-- DATA SUPPLIED start --
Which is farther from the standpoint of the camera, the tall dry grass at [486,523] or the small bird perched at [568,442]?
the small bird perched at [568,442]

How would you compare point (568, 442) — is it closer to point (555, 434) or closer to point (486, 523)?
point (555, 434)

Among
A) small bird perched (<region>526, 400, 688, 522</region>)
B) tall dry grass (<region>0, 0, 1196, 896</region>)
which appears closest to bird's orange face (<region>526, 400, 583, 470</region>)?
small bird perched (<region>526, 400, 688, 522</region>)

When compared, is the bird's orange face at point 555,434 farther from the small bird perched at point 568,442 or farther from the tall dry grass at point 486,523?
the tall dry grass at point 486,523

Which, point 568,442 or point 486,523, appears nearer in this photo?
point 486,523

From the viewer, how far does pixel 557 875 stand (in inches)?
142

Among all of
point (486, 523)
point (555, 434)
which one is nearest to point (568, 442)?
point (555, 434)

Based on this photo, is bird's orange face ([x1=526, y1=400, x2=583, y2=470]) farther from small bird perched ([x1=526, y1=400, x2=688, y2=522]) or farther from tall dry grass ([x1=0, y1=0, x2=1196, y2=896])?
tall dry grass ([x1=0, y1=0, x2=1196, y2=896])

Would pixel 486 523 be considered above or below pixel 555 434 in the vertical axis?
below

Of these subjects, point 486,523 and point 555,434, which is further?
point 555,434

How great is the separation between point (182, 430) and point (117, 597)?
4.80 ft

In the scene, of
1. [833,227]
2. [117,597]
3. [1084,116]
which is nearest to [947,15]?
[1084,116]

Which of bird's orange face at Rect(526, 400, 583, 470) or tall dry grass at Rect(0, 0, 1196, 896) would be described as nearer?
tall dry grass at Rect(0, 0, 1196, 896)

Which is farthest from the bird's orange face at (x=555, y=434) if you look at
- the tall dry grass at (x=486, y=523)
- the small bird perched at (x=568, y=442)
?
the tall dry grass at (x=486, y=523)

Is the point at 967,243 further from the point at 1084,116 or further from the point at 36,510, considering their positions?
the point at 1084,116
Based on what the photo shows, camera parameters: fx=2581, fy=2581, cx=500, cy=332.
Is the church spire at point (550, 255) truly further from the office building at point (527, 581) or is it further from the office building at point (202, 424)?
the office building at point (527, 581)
-- DATA SUPPLIED end --
-- DATA SUPPLIED start --
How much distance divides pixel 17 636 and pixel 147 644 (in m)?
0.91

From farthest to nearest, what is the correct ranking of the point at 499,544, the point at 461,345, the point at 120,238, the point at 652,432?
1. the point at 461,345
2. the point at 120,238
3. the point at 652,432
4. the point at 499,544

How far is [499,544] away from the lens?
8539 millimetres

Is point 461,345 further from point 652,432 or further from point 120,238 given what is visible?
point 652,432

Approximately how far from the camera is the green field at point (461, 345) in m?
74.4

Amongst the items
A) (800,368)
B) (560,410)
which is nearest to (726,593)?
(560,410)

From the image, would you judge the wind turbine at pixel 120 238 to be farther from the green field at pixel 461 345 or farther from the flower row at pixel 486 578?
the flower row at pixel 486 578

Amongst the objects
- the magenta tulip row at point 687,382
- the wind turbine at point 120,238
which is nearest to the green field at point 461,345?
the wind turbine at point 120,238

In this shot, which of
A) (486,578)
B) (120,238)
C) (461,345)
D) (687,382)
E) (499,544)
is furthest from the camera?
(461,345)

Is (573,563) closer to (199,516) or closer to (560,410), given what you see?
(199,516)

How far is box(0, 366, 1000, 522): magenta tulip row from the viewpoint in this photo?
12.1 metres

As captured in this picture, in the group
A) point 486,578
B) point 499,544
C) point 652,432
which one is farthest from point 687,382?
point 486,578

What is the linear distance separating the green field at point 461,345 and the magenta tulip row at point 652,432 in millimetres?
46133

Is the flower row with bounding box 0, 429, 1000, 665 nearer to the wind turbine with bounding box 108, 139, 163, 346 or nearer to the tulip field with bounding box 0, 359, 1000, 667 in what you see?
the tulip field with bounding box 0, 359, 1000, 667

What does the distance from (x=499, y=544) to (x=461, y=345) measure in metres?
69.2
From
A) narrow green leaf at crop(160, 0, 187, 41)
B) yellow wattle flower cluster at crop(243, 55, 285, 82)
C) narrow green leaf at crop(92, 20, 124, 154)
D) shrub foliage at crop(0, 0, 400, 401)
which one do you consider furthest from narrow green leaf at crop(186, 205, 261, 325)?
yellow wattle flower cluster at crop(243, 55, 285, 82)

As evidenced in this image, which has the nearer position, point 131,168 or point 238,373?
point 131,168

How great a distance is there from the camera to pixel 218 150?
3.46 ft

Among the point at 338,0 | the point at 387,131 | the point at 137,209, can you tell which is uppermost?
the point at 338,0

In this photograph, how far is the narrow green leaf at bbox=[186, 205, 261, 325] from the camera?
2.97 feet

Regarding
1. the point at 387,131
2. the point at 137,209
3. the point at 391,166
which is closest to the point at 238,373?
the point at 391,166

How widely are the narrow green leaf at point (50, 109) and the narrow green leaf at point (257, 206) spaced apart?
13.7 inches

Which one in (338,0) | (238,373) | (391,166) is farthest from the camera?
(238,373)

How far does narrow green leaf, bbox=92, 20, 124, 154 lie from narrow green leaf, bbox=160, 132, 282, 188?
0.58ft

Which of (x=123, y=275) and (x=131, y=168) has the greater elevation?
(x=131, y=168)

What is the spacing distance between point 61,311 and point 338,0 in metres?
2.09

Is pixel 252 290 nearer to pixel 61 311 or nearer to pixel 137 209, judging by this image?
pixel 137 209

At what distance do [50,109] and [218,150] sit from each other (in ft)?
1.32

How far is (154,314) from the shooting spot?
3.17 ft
-- DATA SUPPLIED end --
Pull out each line in the data above that includes the word "farther".

Which is farther from the standpoint of the camera, the tall dry grass at [486,523] or the small bird perched at [568,442]?
When compared, is the bird's orange face at point 555,434 farther from the small bird perched at point 568,442 or farther from the tall dry grass at point 486,523?
Based on this photo, is bird's orange face ([x1=526, y1=400, x2=583, y2=470]) farther from small bird perched ([x1=526, y1=400, x2=688, y2=522]) or farther from tall dry grass ([x1=0, y1=0, x2=1196, y2=896])?
From the image, would you judge the wind turbine at pixel 120 238 to be farther from the green field at pixel 461 345 or farther from the flower row at pixel 486 578?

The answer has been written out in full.